Monday, December 16, 2013

On Being Ornamental

We called our paternal grandmother "Mammy" because that is the kind of thing you get to do when you have a Irish/ southern upbringing.

Mammy used colorful language.  I don't mean she was profane (outside of, sigh, the occasional racial slur), I mean she had a host of these Irish expressions she'd pull out with great style.  For example, Mammy would hand a broom to me and instruct me to make myself "useful as well as ornamental."

It's funny, right?  You are welcome to use it with your own children.  Consider it a gift.  And despite what I'm fixing to write below, I'm going to keep using it because it is an excellent expression.

Moving on...

Just a few minutes ago, I was upstairs arguing with Laney about what she would wear tomorrow to the play we're going to.  And all through the argument I was hating myself for arguing with her. I can tell it hurts her feelings when I don't like the clothes she chooses.  I get disgusted with myself when I pull her hair off her face because I think she looks prettier that way.  This emphasis I put on Laney's prettiness is uncool.  I should not make an ornament of my little girl.  She is not decorative.

I mean to appreciate her beauty in the way she wants to present it, not in the way I want it to be presented.  She is my beautiful girl who only wants to wear turtlenecks or hoodies with leggings and who cannot tolerate the idea of any foofaws in her hair.  But I fail all the time.  I find myself, despite loud internal remonstrations, urging her towards a convention which privileges ornamentalism.

Here's a fun thought experiment.   Google the term "beautiful girl." Wait, I'll do it for you:

The Brits have this great word they use: "samey."  Aren't these women "samey"?   All hair and boobs (and Hermione, interestingly).  This is not to say those aren't beautiful girls.  But can't we expand our ideas of what a beautiful girl is?  Does it only have to be white girls with low body fat, luxe hair and ample boobs?
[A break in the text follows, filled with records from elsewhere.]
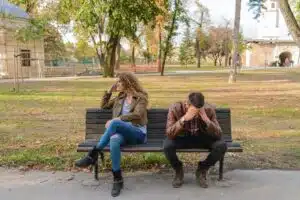 A stock photo showing a sad couple on a park bench.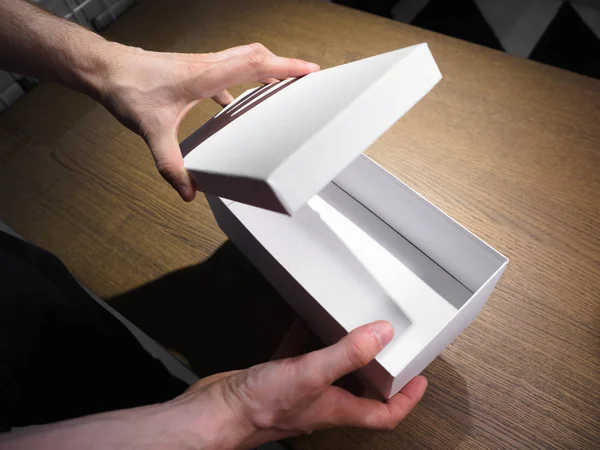 Un hombre (masculino) de dos manos sostiene y abre una caja de papel vacía (en blanco, vacante), maqueta de caja blanca, vista lateral . —  Fotos de Stock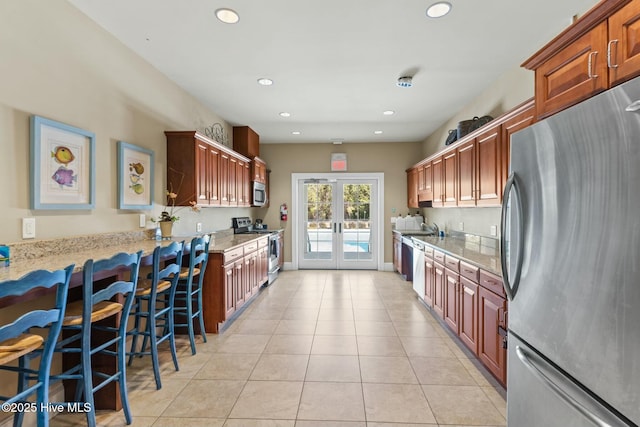 kitchen with light stone countertops, light tile patterned floors, recessed lighting, french doors, and stainless steel appliances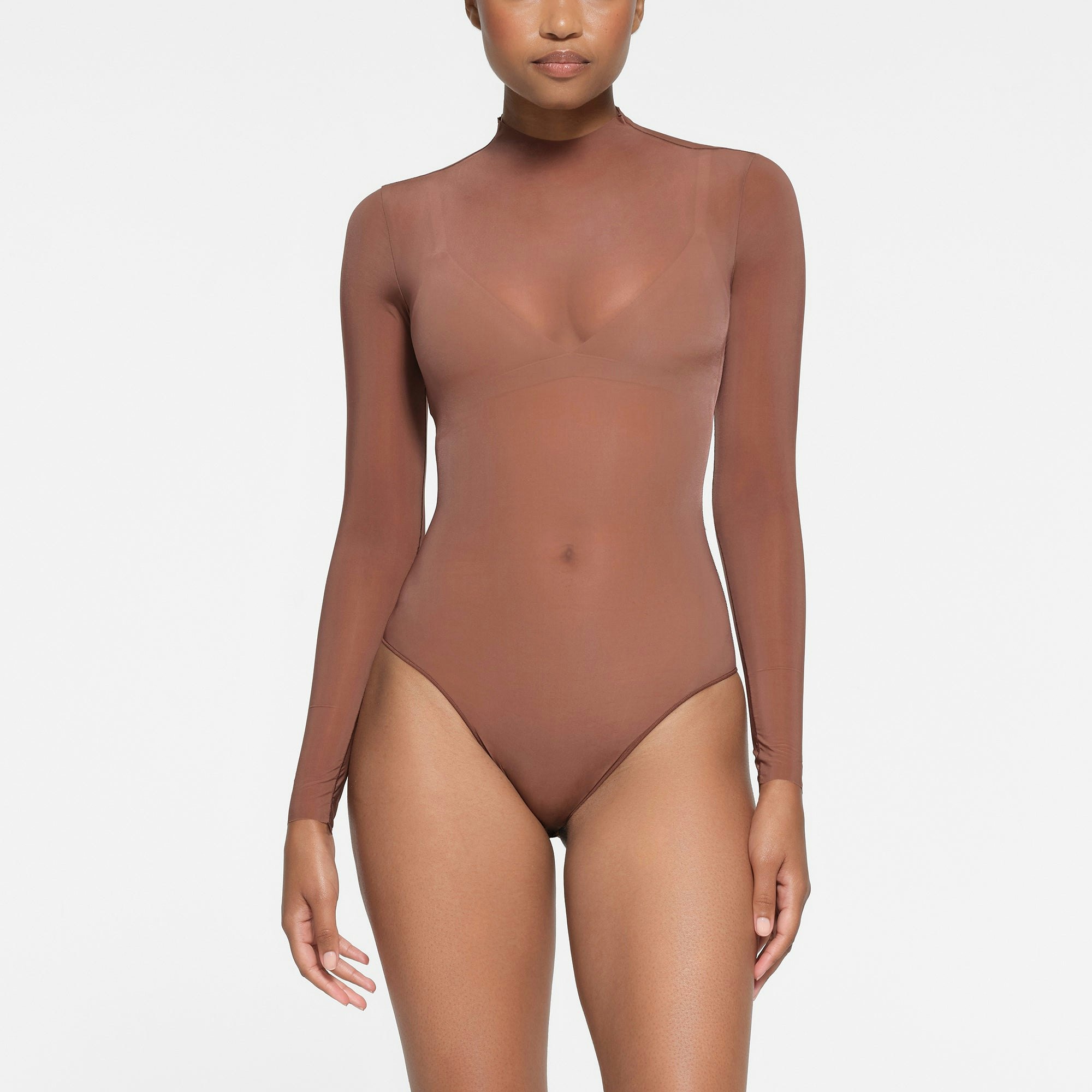 MILKY SHEER MOCK NECK LONG SLEEVE BRIEF BODYSUIT | BRANDY ON A MODEL FRONT VIEW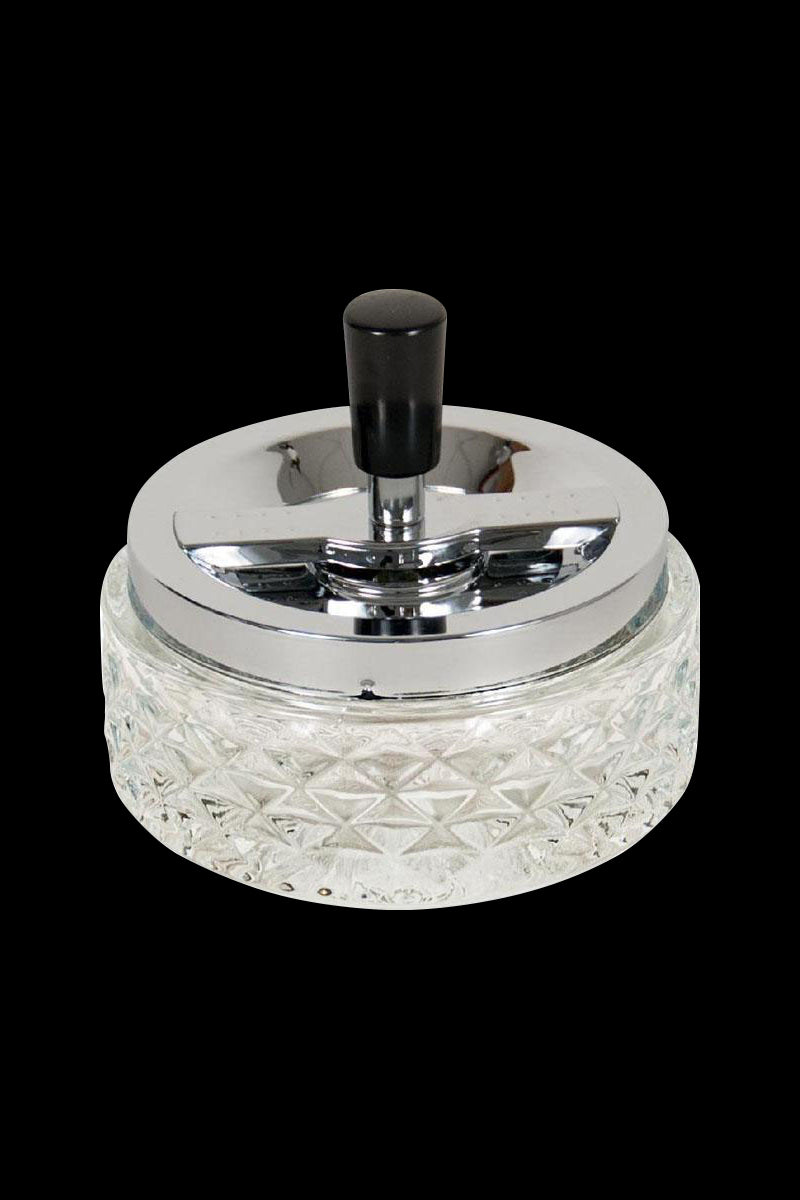 A close-up, angled view of the Glass Spinning Ashtray, showcasing its clear glass construction and circular design.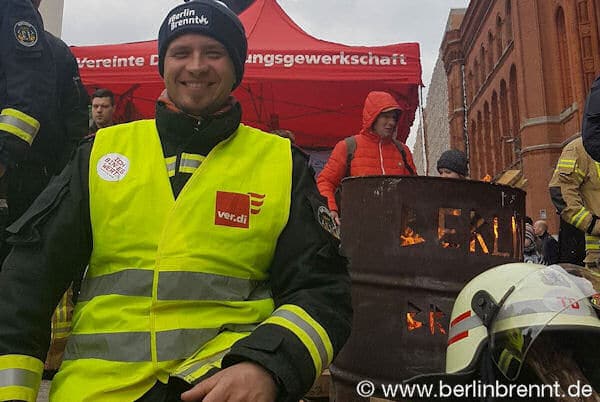 Der Verdi Betriebsgruppensprecher Stefan Ehricht neben der #BerlinBrennt Tonne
I've spent a good chunk of my life dissatisfied with the way I look.  If you added it all up, I bet I've spent a solid year of my life wishing I looked different.  And I'm terrified of passing that on to my daughter.  I'm so afraid that my displeasure at the way she looks will start her down that path of self-loathing, endemic to American women who take it as gospel that the only acceptable way to look is to look like those women in the picture above.  

I hate that I privilege this dangerously narrow standard of beauty and I'm trying to stop.  I haven't managed to do it yet.  But I'm trying.  I'm trying.   And I don't kid myself that I have the power to insulate her from it.  But I can try.  


Our argument about what she would wear tomorrow ended with my apology.  I was wrong.  I told her I was wrong and I apologized.  This is all I can do. Tomorrow, she will wear her favorite red turtleneck and black leggings which is a lovely, Christmas-y outfit which she is comfortable in and which she likes.  She'll flip her necklace out over the turtleneck and show off the charms she's collected.  And she will look like Laney and she will look beautiful.

The dress I bought her will stay in the closet.  And I won't mention it again.